What is the Maternity
Neighborhood?



Maternity Neighborhood is a mission-driven digital health
company working to improve maternity care. Co-founded by a midwife, the company
launched its first product, the Private Practice EHR in 2011, which won
recognition as one of the top 50 Health IT innovations in 2012 by the Institute
of Medicine. In addition to developing a growing suite of products to support
clinical care and practice management, Maternity Neighborhood has developed a
secure data platform to enable partners to share data for multiple uses,
including research and quality improvement. In 2013, the company contracted to
become the technology partner for the American Association of Birth Centers
"Strong Start" grant from the Centers for Medicare & Medicaid Services
(CMS), and migrated AABC's Perinatal Data Registry (PDR) to the platform.

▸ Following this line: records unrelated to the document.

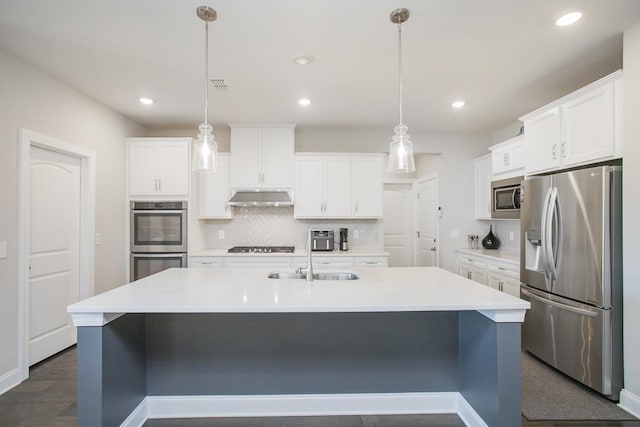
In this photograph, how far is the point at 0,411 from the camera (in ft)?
7.24

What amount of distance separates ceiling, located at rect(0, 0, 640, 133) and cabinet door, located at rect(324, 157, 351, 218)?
87 centimetres

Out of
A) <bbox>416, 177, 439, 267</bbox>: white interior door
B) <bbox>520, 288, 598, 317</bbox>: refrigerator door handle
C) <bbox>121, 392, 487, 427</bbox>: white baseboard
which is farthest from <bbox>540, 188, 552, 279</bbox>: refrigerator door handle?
<bbox>416, 177, 439, 267</bbox>: white interior door

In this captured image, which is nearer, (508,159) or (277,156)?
(508,159)

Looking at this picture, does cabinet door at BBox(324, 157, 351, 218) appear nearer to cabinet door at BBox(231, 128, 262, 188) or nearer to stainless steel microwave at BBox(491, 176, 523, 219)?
cabinet door at BBox(231, 128, 262, 188)

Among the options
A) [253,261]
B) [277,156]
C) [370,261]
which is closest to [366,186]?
[370,261]

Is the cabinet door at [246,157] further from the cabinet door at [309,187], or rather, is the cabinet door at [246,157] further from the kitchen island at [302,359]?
the kitchen island at [302,359]

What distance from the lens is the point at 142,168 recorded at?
410 cm

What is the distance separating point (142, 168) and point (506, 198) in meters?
4.39

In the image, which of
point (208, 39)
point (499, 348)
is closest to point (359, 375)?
point (499, 348)

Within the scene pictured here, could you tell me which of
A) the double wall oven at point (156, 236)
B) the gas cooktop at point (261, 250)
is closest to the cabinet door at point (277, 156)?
the gas cooktop at point (261, 250)

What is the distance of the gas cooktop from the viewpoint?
4266 mm

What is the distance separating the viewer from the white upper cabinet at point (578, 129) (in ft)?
7.61

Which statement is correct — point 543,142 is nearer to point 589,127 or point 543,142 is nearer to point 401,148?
point 589,127

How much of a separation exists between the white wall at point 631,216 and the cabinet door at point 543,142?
59cm
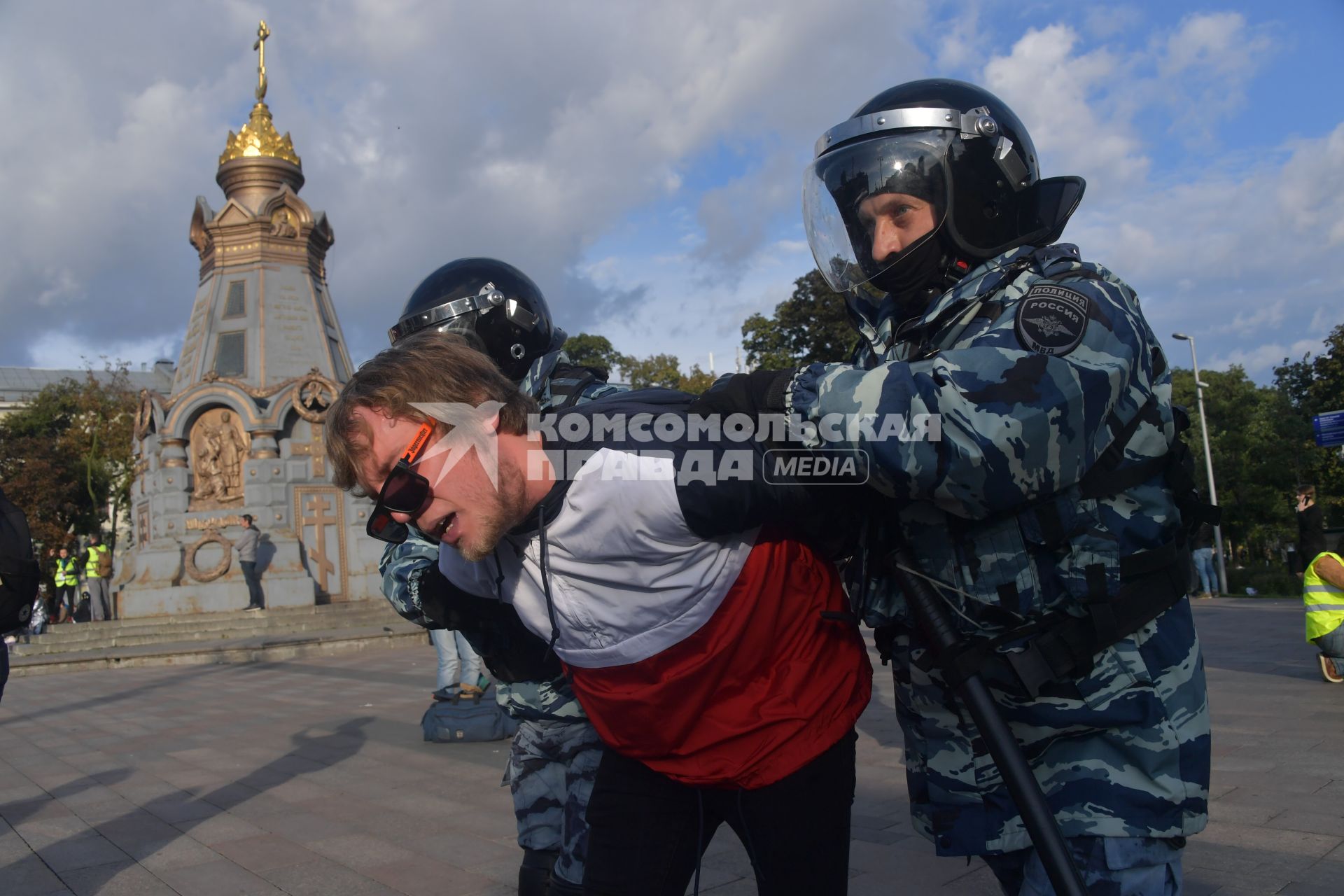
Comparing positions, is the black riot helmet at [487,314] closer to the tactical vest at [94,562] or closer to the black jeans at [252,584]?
the black jeans at [252,584]

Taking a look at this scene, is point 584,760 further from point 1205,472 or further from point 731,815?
point 1205,472

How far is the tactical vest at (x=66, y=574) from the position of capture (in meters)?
22.8

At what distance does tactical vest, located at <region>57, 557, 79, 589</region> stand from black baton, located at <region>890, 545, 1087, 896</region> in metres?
25.4

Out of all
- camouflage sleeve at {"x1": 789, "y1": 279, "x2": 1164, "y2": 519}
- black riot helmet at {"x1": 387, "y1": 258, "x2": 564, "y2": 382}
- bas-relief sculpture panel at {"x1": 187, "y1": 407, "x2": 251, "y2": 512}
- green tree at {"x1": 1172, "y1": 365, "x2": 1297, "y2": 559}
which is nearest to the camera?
camouflage sleeve at {"x1": 789, "y1": 279, "x2": 1164, "y2": 519}

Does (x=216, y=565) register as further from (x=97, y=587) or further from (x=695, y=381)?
(x=695, y=381)

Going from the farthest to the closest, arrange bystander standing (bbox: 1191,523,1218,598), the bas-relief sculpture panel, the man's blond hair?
the bas-relief sculpture panel
bystander standing (bbox: 1191,523,1218,598)
the man's blond hair

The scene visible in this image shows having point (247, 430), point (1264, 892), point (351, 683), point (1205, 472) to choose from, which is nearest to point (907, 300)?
point (1264, 892)

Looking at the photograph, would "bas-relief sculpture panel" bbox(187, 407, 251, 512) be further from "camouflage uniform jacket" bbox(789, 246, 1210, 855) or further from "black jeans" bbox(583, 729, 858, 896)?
"camouflage uniform jacket" bbox(789, 246, 1210, 855)

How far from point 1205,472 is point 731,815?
44798mm

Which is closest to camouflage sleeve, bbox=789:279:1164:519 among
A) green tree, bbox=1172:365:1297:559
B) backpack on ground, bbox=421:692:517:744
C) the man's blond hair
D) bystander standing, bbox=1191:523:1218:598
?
the man's blond hair

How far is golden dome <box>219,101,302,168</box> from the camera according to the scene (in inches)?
827

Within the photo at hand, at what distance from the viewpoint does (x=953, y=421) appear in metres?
1.48

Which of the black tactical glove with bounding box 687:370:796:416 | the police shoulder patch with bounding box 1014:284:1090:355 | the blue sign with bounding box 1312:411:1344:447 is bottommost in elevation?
the black tactical glove with bounding box 687:370:796:416

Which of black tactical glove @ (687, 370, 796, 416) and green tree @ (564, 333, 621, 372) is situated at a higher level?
green tree @ (564, 333, 621, 372)
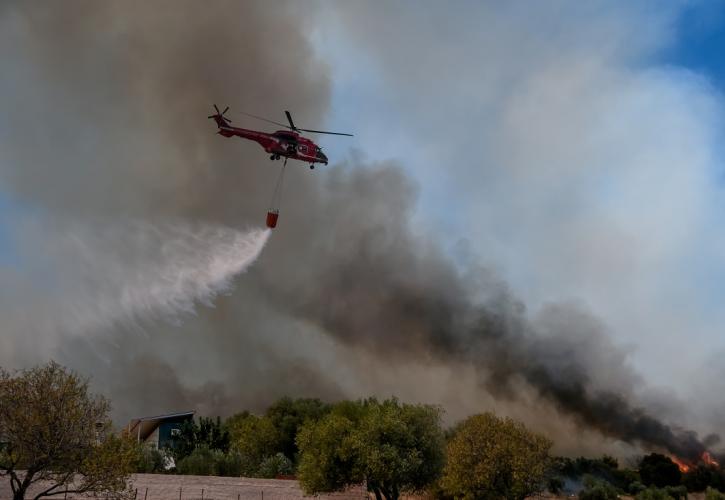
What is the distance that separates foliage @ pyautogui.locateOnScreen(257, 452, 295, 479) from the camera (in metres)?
76.1

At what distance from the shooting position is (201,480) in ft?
200

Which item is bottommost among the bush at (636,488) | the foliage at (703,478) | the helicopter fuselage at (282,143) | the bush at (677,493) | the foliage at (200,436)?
the bush at (677,493)

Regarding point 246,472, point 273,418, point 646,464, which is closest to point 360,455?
point 246,472

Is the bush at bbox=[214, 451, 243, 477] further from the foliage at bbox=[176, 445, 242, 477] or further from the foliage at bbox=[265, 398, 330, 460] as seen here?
the foliage at bbox=[265, 398, 330, 460]

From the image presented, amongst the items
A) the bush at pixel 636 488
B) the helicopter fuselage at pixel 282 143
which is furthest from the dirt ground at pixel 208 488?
the bush at pixel 636 488

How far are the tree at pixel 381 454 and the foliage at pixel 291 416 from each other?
42.0 m

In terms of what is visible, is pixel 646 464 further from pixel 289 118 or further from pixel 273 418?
pixel 289 118

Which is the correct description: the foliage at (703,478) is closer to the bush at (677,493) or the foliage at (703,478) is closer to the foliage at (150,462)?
the bush at (677,493)

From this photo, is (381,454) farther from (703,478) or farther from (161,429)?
(703,478)

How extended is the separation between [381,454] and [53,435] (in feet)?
95.9

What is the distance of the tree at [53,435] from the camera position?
1507 inches

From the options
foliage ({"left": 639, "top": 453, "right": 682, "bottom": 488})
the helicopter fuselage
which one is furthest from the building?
foliage ({"left": 639, "top": 453, "right": 682, "bottom": 488})

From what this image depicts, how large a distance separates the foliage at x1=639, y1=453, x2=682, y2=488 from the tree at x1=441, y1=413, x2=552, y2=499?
74.1 metres

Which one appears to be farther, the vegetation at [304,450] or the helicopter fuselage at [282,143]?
the helicopter fuselage at [282,143]
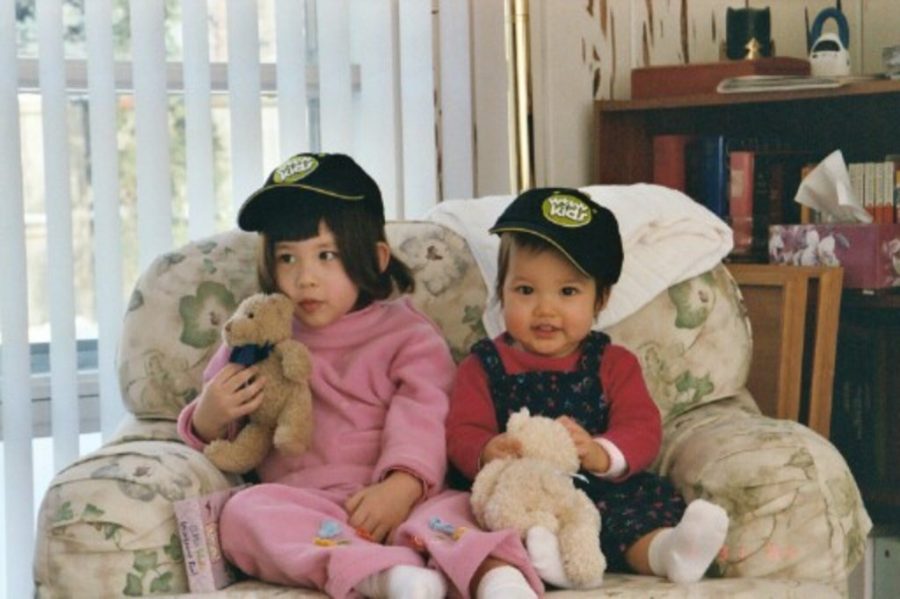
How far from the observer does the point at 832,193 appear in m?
3.02

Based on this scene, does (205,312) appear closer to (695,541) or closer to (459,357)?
(459,357)

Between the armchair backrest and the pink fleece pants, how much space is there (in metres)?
0.41

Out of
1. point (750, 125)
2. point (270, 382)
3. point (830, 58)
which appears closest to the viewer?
point (270, 382)

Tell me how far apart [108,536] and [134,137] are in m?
1.13

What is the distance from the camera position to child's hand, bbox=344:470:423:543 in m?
2.09

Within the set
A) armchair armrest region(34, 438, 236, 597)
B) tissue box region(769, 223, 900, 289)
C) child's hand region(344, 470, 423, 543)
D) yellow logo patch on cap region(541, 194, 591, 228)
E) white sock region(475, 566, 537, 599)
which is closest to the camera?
white sock region(475, 566, 537, 599)

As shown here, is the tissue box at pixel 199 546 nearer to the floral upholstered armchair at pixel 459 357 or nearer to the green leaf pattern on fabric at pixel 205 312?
the floral upholstered armchair at pixel 459 357

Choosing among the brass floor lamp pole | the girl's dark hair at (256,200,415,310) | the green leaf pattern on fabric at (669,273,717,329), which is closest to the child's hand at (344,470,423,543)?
the girl's dark hair at (256,200,415,310)

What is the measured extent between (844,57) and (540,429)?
142 centimetres

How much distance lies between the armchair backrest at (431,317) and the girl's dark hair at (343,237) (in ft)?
0.54

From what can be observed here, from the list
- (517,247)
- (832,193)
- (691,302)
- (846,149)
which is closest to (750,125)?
(846,149)

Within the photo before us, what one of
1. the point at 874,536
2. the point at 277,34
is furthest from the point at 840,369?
the point at 277,34

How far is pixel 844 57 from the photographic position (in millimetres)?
3154

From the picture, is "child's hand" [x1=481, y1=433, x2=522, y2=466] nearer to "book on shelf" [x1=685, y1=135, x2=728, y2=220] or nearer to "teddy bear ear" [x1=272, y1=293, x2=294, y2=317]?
"teddy bear ear" [x1=272, y1=293, x2=294, y2=317]
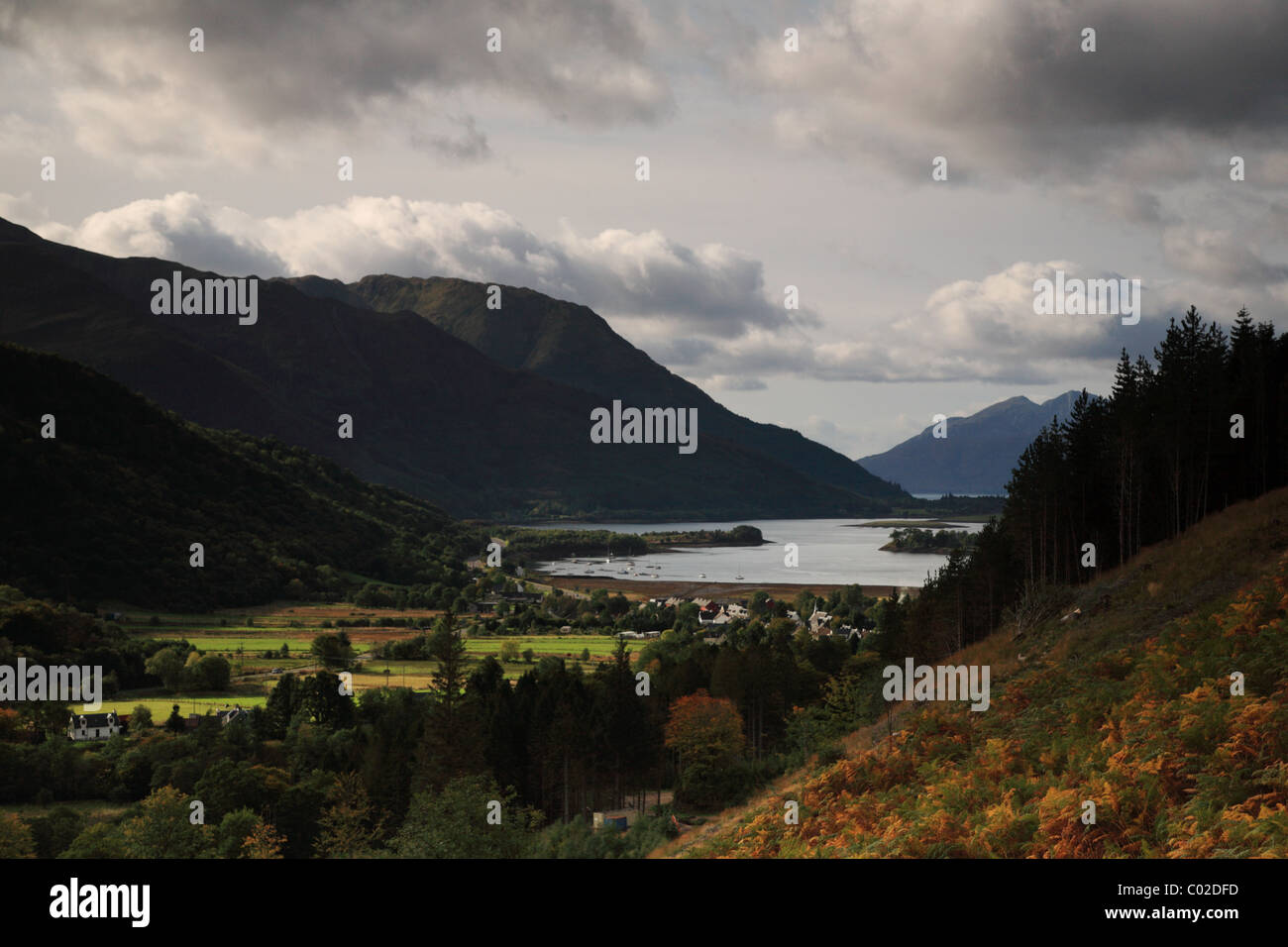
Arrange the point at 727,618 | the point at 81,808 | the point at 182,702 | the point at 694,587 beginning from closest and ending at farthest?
the point at 81,808 < the point at 182,702 < the point at 727,618 < the point at 694,587

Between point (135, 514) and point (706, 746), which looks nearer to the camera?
point (706, 746)

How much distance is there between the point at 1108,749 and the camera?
18.1 m

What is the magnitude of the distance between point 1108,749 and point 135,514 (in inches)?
6783

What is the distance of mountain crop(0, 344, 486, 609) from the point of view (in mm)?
142000

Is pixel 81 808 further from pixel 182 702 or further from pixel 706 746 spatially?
pixel 706 746

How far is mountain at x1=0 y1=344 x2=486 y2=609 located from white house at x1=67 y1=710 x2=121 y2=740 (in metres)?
69.0

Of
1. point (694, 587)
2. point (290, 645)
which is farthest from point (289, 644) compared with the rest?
point (694, 587)

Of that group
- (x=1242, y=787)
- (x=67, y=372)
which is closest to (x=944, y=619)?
(x=1242, y=787)

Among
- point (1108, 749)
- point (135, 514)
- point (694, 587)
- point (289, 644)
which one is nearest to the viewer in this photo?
point (1108, 749)

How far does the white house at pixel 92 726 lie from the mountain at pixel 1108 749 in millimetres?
58243
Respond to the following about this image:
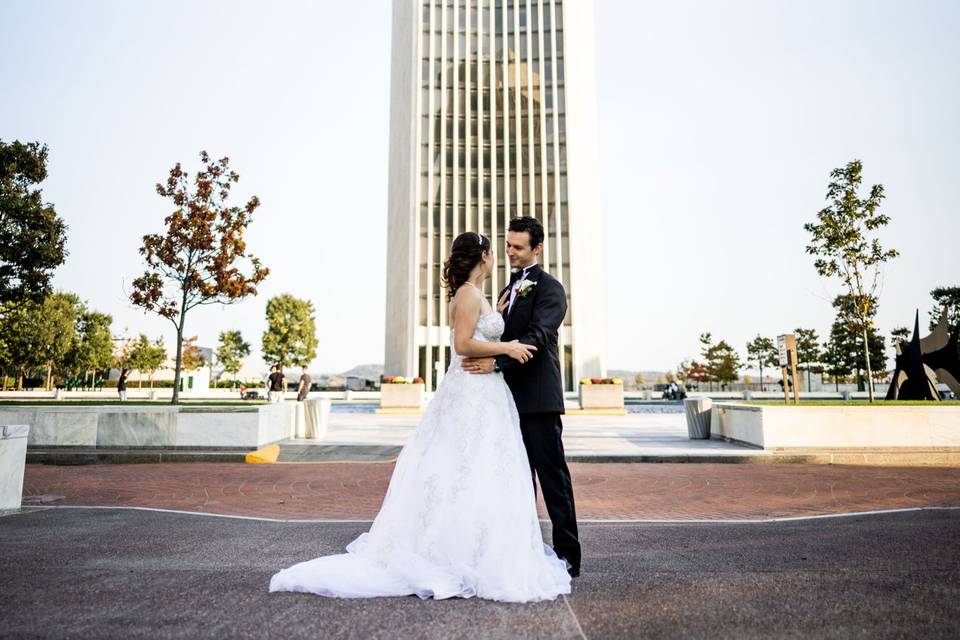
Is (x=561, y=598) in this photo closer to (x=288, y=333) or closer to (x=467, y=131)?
(x=467, y=131)

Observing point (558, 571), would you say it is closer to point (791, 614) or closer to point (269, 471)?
point (791, 614)

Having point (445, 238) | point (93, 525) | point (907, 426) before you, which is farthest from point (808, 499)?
point (445, 238)

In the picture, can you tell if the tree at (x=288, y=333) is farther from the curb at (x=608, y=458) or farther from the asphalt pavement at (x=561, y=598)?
the asphalt pavement at (x=561, y=598)

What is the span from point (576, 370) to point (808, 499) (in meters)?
39.3

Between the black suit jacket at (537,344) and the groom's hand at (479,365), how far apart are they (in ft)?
0.23

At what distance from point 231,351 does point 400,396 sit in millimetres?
54411

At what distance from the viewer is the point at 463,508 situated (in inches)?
132

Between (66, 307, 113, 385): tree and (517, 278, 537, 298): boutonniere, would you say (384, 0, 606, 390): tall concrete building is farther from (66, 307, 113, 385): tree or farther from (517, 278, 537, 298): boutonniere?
(517, 278, 537, 298): boutonniere

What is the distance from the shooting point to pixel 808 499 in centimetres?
670

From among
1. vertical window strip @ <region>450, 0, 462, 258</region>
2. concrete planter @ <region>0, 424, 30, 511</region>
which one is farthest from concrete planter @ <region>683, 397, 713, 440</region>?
vertical window strip @ <region>450, 0, 462, 258</region>

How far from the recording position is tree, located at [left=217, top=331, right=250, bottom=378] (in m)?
72.9

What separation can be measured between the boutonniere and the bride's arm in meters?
0.28

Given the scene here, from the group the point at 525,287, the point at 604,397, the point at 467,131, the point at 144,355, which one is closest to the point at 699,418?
the point at 525,287

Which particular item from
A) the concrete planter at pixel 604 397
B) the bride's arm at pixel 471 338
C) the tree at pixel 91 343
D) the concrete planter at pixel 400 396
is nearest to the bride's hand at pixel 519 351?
the bride's arm at pixel 471 338
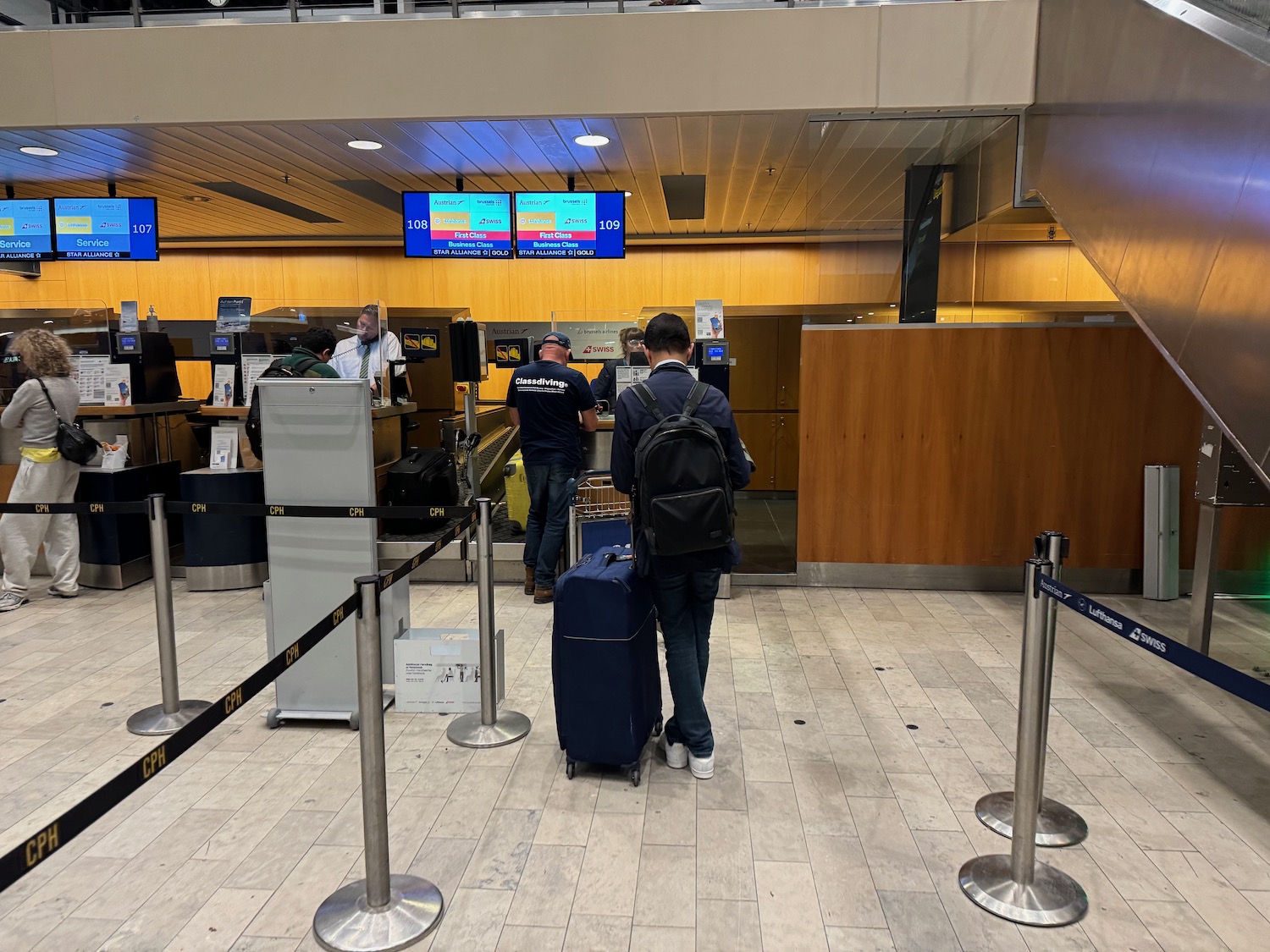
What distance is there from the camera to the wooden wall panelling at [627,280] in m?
10.5

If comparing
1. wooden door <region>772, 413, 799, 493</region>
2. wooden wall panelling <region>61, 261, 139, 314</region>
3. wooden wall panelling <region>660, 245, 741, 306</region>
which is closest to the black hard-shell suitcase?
wooden door <region>772, 413, 799, 493</region>

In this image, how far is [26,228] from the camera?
686cm

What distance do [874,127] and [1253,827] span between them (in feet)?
14.1

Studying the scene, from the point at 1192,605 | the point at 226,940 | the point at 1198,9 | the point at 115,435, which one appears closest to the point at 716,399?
the point at 226,940

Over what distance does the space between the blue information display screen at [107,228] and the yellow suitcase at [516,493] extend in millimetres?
3393

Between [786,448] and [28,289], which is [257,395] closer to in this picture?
[786,448]

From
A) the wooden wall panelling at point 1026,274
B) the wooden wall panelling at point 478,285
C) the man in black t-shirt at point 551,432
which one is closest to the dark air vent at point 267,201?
the wooden wall panelling at point 478,285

Also in 2013, Maternity Neighborhood completed a Technology
Development Plan for patient-level data collection, storage, and analysis of outcomes
by Certified Nurse-Midwives (CNMs) and Certified Midwives (CMs). The 3-month
project involved key informant interviews with internal and external
stakeholders; a survey of the ACNM membership exploring attitudes about and use
of health IT and participation in data collection; analysis of relevant
research, reports, legislation, and commentaries to identify trends and factors
in the broader landscape; and a day-long workshop with ACNM leaders. The
Technology Development Plan is available at
http://www.midwife.org/Future-Midwifery-Data-Collection.
Interested members can learn more about Maternity Neighborhood at
www.maternityneighborhood.com.






What about privacy
and data security?



ACNM chose Maternity Neighborhood in part because their data
platform already meets stringent federal standards for health care data
security. ACNM and Maternity Neighborhood are currently evaluating best
practice for additional privacy and security requirements for the various
potential uses of registry data, including quality reporting, querying, and
research uses. ACNM and Maternity Neighborhood will implement protections,
policies, and a governance structure that protect ACNM, the clinicians
participating in the registry, and, most importantly, the women and babies
contributing their data.






Will I need to use a
specific EHR or buy products from Maternity Neighborhood to contribute data to
ACNM?



No. Maternity Neighborhood will host the registry and
provide other services to ACNM, but midwives will not be required to purchase
anything from Maternity Neighborhood in order to participate. The registry will
eventually be able to accept data directly from EHRs and other digital tools,
including but not limited to products
developed by Maternity Neighborhood.






When will the ACNM
data registry be ready to use?



Achieving the vision of the 2013 Technical Development
Strategy will be a long-term, multi-year endeavor. We expect the project to
continue to evolve based on the changing landscape and the ability to leverage
other projects undertaken on the Maternity Neighborhood platform, which
complement ACNM's project and help to reduce our overall cost, while also
enhancing interoperability between midwifery data collection systems. ACNM is
currently engaged in the first phase of work with Maternity Neighborhood, which
involves designing the data collection and analytics workflows, establishing
standards for data definitions and attribution, and other critical groundwork.






How can I learn more
about this during the Annual Meeting?



Interested members can learn more at the Maternity
Neighborhood Exhibit Hall booth #203 during exhibit hours, or at the session,
"The National Quality Movement and
Midwifery: Get on the Bus or be Left Behind
" on Thursday May 15, 1:00 -
2:00PM in Governor's Square 14. Anyone interested in midwifery data collection
is also invited to join Maternity Neighborhood staff for an informal gathering
at a local Mexican restaurant on Wednesday evening, May 14. Conference
attendees can come by the Maternity Neighborhood exhibit booth for details.